(Required actions):
1 - Answer these questions using the satirical text.
(a) How many US layoffs for October does it call "a good guess"?
(b) What short name does it give the proclaimed "Eighty Hour Work Week!"?
(c) What percentage of teachers would get a merit raise?
2 - According to the satirical text, why should the Russians and Somalian pirates be stirred up?
3 - Extract the part of the satirical text from "(Nobody knows what" to "old tradition, eh?".

(Reading text):

[Start of section]

Pump money into the Pentecostals. They have snakes and glossolalia. They make you look and sound good and still attract a crowd. Remind the Catholics the Snake dancers are competition and tell the Episcopalians they are competition.

Open “For A Penny” Stores. Give credit up to a dollar. Lets the desperate shop again. Shrink the shopping carts so they seem full.

Nuke Teheran on Novemeber 2nd. The howlers from the Fresno State game will be joined by millions on all the nation’s freeway overpasses waiving flags, proving my thesis that the vile liberals are wrong: the good folk ain’t opposed to war. They are opposed to losing wars.

Nuke whatever town is next to Teheran the next day, tamps down protests. Drop a million flags and a hundred thousand one dollar bills all over Iran. Tell the people to come out and waive the flags. Tell the people that whoever gathers up $12,000 dollars by any means necessary gets another 12,000 (twelve apostles, of course). Do not tell the press you threatened to nuke whatever town did not produce a thousand flag waivers for the cameras.

Double the number of US layoffs (300,000 for October would be a good guess)pension eliminations, and cut back health care. It scares hell out of people and keeps them busy. Eliminate mailed unemployment checks. Make the louts stand in line again, but work the lines like Disney. They’ll wait for hours if they think waiting is entertainment. One important rule: No talking in line or no check.

Open up thousands of minimum wage jobs, but make the minimum wage a sustenance only “grant.” This falls in line nicely with the widely accepted practice, supported by most of the union leaders, of multi-tier wage systems, but answers their problem by creating but one tier, the bottom.

Double the pay of union leaders.

Proclaim the “Eighty Hour Work Week!” as a Jobs Initiative Reform and Kinesis: Jirk.

(Nobody knows what kinesis means anymore—thank the teachers and give 10 percent of them a merit raise based on their kids’ test scores. Abolish health care for the rest. Then abolish health care for the Merit Teachers on the grounds that the others used up all their money).

Give the union leaders a 12 percent raise, explaining it is like the apostles. Arrest a few union leaders. Let them get some headlines. Give them another 12 percent raise.

Declare: Solidarity is stupid. They are not as good as you. Give and receive benevolence.

Stage some Democratic/Republican fist fights in Congress and the Senate. Throw a bi-partisan party in a subterranean war room with Cheney and Bush and the Clintons and Obamas and have a good laugh—maybe a group grope. Offer Cindy McCain. Great dead-blue eyes at least. It is a century’s old tradition, eh?

Stir up the Russians and Somalian pirates. Expanded wars keep people as busy as the new Jirk program. Wars keep the flags flying. The Ruskies and the Somalis won’t win for five years and who can see beyond that anyway?

Remind the citizens that a Strong Leader is needed in time of war. Should one turn into a drunk or child pornographer, find another Strong Leader. Learn from the Church.

Stop counting the US dead altogether. Feed them to those war criminals in the secret prisons. Expand the secret prisons but do not keep them too secret.

Focus on the need for popular humility. People’s power is loyalty and obedience. That is real democracy.

Sex is fear. It is bad, it is disease, it is sin. The only good sex is bought sex. Goes for the homos too.

Kill the ones with ideas. Nobody will miss them for some time to come. Back the ones who say, “Baby Steps.” Nobody remembers what an idea is anyway. Can you kill an entire people? Find an Aztec. An idea? Find Marx, other than in daily life.

You know my deal. It is good for a couple of years, enough to set up a foreign stash and make your plans to flee. When you leave, promise to take me with you. Promise. No crossing the fingers on me. I am your savior.

[End of section]

(Information):
[Start of section]

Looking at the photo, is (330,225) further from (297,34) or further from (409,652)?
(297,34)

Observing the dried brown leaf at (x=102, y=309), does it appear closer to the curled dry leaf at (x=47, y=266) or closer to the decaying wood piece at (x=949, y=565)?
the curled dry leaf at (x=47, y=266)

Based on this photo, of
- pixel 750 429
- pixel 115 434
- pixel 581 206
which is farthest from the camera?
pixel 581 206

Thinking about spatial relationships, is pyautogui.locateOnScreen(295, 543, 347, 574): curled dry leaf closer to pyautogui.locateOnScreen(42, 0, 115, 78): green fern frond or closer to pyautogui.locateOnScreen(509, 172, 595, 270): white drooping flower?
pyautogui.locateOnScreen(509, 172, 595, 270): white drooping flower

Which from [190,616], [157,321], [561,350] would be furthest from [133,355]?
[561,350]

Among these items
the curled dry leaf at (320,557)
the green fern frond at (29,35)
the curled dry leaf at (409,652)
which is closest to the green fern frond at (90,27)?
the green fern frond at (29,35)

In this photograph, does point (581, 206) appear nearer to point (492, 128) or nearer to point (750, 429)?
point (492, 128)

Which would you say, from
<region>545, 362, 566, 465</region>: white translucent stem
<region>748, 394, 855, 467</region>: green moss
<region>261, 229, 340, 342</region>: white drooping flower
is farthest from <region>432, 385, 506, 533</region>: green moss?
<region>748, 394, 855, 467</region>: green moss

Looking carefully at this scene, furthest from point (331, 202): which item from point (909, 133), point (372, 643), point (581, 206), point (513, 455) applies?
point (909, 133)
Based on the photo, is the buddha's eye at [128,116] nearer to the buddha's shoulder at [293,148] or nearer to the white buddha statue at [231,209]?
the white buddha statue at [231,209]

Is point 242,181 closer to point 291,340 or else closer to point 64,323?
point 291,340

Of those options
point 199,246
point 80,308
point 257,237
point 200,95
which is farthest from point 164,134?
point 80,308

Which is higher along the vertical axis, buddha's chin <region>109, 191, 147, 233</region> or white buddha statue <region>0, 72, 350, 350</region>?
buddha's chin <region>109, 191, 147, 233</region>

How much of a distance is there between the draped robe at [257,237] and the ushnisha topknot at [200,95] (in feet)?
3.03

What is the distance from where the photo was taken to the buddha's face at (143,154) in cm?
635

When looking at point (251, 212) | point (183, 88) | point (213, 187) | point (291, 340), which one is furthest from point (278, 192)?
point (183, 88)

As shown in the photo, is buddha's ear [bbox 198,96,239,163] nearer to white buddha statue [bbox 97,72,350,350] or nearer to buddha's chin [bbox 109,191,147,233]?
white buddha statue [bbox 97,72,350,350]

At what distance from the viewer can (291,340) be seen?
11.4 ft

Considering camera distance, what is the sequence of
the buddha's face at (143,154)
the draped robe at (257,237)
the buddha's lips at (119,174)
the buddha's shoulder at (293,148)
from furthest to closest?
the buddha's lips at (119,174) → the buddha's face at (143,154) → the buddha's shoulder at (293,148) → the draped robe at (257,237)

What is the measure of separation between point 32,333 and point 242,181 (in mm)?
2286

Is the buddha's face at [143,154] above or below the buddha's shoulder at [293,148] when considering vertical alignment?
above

[End of section]

(Solutions to the exercise):
1 -
(a) 300,000
(b) Jirk (Jobs Initiative Reform and Kinesis)
(c) 10 percent

2 - Expanded wars keep people as busy as the new Jirk program, and wars keep the flags flying. The text adds that the Russians and Somalis won't win for five years, and no one can see beyond that anyway.

3 -
(Nobody knows what kinesis means anymore—thank the teachers and give 10 percent of them a merit raise based on their kids’ test scores. Abolish health care for the rest. Then abolish health care for the Merit Teachers on the grounds that the others used up all their money).

Give the union leaders a 12 percent raise, explaining it is like the apostles. Arrest a few union leaders. Let them get some headlines. Give them another 12 percent raise.

Declare: Solidarity is stupid. They are not as good as you. Give and receive benevolence.

Stage some Democratic/Republican fist fights in Congress and the Senate. Throw a bi-partisan party in a subterranean war room with Cheney and Bush and the Clintons and Obamas and have a good laugh—maybe a group grope. Offer Cindy McCain. Great dead-blue eyes at least. It is a century’s old tradition, eh?